The core frameworks are the ACAMS four-stage model, the FFIEC BSA/AML Examination Manual, the COSO/ACFE Fraud Risk Management Guide, and OCC Bulletin 2019-37. Banks with significant cyber-adjacent fraud exposure also incorporate ISO 31000 and NIST cybersecurity principles.
What is fraud risk management in banks?
Fraud risk management is the ongoing system of policies, processes, people, and controls a bank uses to identify, measure, monitor, and mitigate both internal and external fraud. It is a form of operational risk management and must be proportionate to the bank's size, complexity, and risk profile, with board oversight and regular reporting on fraud exposure and losses.

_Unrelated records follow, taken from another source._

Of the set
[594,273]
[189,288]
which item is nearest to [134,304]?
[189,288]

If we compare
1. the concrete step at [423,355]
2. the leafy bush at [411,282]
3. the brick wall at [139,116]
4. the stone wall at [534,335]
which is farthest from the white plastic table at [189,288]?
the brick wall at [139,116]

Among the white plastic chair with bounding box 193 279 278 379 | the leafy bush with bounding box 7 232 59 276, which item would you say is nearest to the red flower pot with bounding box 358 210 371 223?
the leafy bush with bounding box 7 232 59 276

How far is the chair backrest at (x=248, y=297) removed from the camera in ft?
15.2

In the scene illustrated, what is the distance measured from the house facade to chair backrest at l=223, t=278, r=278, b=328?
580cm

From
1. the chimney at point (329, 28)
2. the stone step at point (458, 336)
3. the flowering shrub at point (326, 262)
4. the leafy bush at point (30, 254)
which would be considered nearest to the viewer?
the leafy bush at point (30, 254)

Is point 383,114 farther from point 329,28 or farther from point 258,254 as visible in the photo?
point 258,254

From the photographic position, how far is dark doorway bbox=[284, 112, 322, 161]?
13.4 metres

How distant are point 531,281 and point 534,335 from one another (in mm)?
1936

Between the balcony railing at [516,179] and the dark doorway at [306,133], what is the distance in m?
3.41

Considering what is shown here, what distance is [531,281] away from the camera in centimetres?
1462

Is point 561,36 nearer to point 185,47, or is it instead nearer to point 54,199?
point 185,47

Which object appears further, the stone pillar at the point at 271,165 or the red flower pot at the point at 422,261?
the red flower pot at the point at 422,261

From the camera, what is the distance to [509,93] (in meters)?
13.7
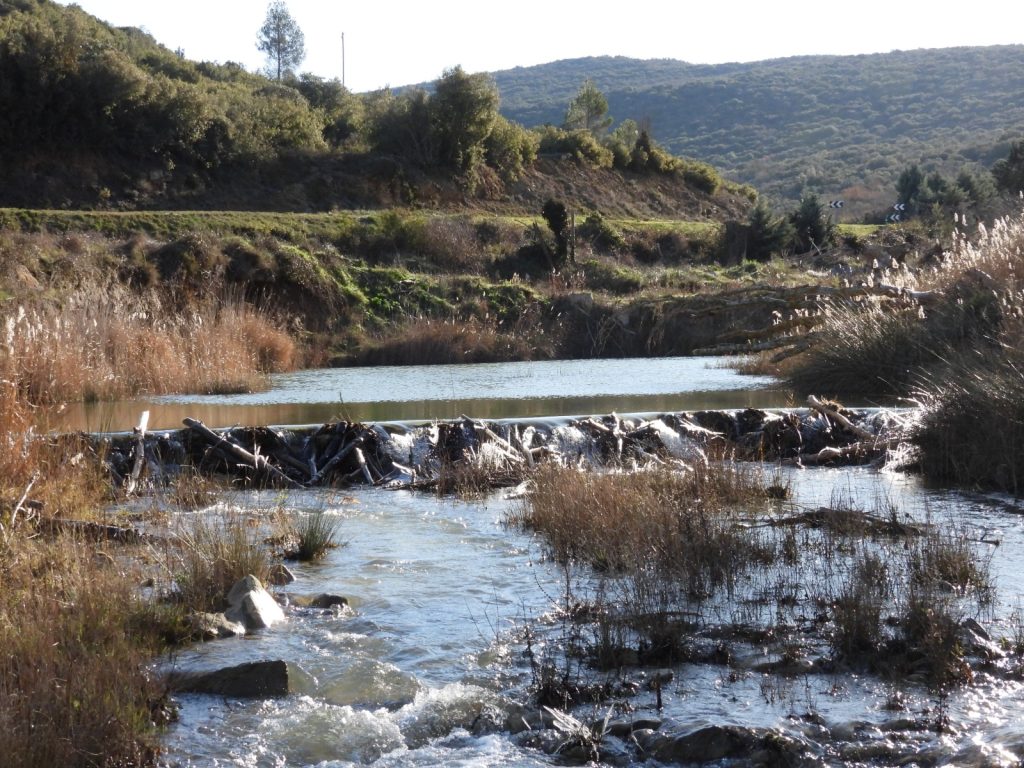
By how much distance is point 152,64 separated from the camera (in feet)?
199

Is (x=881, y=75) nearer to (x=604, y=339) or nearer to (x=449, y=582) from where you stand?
(x=604, y=339)

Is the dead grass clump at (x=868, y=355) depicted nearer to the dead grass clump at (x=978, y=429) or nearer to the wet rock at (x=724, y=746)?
the dead grass clump at (x=978, y=429)

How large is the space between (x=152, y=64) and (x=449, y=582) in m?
58.2

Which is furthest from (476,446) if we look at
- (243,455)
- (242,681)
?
(242,681)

Can AI like ChatGPT be used to perform a fraud risk assessment for banks?
AI tools can support specific tasks such as drafting fraud taxonomy categories, summarizing regulatory guidance, or analyzing loss data patterns. However, AI cannot perform a complete fraud risk assessment, which requires human judgment, regulatory expertise, stakeholder interviews, control testing, and documented board-level sign-off to satisfy examiner expectations and meet OCC Bulletin 2019-37 standards.
What tools and software do banks use for fraud risk assessment?
Common tools include transaction monitoring platforms such as NICE Actimize and Verafin (used by over 2,000 banks and credit unions), identity verification systems, operational loss databases, and risk register software for control mapping. The right stack depends on transaction volumes, product complexity, and regulatory footprint.